Items stored from a collection
○ ○ ○ ○

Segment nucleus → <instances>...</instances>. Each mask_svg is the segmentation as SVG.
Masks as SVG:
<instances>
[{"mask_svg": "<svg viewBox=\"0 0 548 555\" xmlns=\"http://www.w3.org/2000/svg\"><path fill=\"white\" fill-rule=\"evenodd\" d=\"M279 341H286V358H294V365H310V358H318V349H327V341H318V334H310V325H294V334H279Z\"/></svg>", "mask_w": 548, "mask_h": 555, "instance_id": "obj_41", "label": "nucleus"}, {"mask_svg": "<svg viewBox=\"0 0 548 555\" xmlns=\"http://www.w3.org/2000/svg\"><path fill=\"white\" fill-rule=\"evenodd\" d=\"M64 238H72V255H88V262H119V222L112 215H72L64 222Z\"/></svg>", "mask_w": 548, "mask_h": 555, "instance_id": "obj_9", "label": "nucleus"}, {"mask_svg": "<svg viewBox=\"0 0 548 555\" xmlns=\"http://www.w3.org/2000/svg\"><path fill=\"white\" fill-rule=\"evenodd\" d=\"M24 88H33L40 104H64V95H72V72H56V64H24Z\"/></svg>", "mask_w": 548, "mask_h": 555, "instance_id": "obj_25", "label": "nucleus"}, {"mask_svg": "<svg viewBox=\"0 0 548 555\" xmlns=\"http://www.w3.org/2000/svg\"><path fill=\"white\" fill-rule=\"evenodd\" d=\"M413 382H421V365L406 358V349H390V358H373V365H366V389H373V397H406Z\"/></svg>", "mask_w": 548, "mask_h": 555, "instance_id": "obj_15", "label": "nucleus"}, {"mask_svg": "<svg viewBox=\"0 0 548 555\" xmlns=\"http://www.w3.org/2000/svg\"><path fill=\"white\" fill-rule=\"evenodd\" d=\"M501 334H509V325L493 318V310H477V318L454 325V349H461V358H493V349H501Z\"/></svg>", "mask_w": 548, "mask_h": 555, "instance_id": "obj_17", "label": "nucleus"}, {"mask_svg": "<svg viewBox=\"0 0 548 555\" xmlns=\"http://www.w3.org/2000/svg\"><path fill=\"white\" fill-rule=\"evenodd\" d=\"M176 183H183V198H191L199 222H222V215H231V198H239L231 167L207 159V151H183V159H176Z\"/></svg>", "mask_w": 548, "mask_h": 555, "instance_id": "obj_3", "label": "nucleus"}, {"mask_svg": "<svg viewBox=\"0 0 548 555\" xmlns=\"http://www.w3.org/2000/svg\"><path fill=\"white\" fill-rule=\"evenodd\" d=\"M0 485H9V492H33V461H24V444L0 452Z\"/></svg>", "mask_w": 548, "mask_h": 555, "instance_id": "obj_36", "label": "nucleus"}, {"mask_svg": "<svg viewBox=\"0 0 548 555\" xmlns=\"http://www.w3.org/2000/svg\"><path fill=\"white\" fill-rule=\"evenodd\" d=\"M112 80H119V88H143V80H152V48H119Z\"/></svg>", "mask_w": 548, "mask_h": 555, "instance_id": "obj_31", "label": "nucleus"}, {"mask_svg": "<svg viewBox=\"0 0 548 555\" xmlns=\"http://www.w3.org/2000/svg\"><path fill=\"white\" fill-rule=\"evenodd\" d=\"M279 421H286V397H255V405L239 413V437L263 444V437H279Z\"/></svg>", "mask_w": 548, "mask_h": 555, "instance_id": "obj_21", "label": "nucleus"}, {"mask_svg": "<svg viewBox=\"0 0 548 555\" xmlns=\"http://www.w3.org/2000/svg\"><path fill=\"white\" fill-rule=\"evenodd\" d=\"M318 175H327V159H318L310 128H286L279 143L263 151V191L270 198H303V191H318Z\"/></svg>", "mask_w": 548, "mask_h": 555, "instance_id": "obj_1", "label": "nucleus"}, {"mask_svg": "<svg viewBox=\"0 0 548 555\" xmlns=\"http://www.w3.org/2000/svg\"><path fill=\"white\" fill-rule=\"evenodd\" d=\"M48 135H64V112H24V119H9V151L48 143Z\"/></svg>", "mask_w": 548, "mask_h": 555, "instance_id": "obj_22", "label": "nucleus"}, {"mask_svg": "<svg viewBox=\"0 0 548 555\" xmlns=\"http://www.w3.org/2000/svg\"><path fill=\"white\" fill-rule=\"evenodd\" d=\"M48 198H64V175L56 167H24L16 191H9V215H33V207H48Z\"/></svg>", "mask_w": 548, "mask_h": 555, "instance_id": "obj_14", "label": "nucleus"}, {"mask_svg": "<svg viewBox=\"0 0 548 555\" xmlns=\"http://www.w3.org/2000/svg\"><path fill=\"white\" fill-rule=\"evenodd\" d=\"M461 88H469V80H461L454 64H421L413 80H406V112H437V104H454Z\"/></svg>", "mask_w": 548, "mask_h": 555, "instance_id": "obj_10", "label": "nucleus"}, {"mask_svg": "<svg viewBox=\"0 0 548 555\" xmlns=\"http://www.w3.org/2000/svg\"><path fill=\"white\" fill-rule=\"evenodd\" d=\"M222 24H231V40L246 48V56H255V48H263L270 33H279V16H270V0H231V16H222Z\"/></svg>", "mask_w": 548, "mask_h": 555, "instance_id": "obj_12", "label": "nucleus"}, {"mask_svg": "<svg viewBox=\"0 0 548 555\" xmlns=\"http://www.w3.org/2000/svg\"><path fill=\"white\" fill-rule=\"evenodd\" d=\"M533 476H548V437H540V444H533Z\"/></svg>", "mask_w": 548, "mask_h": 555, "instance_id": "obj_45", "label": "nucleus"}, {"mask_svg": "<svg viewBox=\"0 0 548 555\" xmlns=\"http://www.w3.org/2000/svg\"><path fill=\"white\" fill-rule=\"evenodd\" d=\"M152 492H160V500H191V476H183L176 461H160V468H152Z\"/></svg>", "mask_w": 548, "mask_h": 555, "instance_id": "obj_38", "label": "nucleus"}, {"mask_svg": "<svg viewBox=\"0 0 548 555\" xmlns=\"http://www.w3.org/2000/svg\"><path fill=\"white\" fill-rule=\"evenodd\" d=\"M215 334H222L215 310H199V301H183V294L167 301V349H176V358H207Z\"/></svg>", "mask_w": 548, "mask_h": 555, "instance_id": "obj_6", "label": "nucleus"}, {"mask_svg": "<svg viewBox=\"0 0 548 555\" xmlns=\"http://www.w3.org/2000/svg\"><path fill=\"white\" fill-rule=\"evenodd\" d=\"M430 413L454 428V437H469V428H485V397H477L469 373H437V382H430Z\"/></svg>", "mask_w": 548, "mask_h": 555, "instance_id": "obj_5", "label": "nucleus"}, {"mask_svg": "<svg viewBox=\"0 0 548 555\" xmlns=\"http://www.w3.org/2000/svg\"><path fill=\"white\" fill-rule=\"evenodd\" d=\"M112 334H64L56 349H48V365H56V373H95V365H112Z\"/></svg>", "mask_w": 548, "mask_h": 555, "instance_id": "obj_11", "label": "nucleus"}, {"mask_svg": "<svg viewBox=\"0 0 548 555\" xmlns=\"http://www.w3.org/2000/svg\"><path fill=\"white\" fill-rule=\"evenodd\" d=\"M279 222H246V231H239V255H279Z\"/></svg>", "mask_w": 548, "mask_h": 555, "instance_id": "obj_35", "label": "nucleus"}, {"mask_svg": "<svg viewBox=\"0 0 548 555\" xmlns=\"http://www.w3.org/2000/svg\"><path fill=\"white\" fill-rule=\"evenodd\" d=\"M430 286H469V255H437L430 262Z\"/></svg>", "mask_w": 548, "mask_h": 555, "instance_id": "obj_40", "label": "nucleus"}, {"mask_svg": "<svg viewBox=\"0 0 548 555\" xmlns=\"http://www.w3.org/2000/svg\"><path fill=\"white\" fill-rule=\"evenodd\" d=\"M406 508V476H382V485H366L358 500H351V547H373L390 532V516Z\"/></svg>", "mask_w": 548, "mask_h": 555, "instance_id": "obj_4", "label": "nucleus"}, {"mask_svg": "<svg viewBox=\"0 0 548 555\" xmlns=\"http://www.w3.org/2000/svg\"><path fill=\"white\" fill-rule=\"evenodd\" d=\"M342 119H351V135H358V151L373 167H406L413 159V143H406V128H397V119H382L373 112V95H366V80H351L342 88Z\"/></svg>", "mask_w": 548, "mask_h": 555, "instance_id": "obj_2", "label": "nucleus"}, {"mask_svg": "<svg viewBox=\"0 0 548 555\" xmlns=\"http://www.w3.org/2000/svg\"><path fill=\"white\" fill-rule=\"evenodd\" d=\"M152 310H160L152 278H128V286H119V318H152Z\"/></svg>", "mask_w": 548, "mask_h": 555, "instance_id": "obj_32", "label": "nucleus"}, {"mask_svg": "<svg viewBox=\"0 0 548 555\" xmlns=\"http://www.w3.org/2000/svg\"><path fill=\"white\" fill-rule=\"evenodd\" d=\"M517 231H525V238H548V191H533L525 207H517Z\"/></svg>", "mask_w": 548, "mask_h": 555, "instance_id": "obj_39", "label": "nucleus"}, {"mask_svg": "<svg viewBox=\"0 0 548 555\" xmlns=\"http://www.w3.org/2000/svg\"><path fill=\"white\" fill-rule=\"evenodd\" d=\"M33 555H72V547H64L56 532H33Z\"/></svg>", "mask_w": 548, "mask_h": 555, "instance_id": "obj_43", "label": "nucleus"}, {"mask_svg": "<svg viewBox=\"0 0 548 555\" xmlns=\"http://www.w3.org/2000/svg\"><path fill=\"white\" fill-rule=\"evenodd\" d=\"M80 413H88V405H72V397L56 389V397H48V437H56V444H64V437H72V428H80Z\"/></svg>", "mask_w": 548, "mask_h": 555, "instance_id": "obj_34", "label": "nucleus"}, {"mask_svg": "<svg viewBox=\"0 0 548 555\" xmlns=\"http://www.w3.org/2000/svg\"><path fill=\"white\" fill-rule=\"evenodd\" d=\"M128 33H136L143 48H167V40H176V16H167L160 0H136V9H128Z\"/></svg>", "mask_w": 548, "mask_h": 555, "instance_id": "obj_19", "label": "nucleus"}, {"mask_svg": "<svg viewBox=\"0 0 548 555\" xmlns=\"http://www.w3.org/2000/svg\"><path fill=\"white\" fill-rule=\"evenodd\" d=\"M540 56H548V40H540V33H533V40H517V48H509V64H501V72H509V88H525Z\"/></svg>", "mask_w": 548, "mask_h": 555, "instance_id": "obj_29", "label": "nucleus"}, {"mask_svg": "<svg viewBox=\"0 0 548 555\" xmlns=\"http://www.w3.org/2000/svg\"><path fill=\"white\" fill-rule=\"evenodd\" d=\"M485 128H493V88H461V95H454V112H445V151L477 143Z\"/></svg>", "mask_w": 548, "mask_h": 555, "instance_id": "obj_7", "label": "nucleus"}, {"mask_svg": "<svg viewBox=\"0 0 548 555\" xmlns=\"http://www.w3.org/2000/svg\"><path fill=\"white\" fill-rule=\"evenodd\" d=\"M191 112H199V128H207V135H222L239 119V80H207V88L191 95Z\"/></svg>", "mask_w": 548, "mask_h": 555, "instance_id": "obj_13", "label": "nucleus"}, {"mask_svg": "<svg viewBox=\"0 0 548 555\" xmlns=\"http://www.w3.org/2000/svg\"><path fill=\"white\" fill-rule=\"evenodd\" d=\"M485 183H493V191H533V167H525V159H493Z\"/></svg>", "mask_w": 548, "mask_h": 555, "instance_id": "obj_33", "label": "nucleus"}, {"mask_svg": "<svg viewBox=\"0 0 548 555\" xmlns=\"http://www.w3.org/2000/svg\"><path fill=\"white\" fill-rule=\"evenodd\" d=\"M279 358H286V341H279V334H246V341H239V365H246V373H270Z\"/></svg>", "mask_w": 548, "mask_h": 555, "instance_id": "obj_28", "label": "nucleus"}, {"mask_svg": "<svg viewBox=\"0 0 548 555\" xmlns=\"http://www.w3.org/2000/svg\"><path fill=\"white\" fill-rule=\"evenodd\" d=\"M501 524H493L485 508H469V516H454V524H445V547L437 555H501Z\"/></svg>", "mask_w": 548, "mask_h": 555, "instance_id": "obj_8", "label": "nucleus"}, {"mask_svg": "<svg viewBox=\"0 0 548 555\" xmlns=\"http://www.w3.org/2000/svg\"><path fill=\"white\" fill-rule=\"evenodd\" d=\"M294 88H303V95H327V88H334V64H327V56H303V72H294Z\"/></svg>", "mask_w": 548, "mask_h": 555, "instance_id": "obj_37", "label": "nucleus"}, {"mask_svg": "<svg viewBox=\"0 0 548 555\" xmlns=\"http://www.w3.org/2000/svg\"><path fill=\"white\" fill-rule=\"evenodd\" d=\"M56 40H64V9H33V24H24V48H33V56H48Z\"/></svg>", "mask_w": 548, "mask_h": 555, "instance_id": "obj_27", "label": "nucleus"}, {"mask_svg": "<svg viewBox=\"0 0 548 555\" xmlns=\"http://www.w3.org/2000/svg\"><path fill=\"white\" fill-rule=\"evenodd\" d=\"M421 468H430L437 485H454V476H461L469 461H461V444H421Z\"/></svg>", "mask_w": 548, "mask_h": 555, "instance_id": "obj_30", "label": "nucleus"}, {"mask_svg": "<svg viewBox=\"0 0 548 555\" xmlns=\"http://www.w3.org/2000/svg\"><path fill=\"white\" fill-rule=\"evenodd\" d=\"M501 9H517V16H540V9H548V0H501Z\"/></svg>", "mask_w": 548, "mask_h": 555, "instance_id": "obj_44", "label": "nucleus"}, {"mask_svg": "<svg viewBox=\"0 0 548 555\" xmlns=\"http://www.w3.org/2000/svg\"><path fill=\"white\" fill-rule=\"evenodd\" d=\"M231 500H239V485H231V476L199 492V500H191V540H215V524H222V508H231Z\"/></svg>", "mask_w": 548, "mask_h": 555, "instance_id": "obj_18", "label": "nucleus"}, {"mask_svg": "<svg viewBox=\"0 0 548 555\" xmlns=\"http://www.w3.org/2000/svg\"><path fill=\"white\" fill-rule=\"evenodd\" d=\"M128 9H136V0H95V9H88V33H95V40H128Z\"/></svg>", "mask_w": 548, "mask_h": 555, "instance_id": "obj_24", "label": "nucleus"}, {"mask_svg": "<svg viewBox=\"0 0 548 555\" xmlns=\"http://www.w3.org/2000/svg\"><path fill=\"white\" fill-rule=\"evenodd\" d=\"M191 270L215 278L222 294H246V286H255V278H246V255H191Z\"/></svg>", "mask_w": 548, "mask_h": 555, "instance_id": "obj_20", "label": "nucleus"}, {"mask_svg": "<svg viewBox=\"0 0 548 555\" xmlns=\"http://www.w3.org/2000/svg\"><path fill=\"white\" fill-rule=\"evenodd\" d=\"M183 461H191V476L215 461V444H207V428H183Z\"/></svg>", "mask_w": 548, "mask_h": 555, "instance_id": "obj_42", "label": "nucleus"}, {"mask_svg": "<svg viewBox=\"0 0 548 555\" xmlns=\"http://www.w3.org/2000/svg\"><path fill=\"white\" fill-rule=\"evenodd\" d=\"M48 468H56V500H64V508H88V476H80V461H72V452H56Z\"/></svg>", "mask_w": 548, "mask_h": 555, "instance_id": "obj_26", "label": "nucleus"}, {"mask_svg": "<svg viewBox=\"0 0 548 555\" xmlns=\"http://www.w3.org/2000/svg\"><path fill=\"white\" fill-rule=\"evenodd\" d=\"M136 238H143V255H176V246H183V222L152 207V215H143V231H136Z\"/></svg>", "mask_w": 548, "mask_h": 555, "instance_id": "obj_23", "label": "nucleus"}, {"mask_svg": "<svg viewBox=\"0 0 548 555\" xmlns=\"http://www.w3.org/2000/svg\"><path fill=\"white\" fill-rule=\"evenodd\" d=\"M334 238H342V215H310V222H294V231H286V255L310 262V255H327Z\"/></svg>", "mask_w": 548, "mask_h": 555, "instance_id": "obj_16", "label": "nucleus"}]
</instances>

○ ○ ○ ○

### Given request:
Pick out each line above that contains the string "instances", and copy those lines.

### Exercise output:
Segment nucleus → <instances>...</instances>. Each mask_svg is the segmentation as SVG.
<instances>
</instances>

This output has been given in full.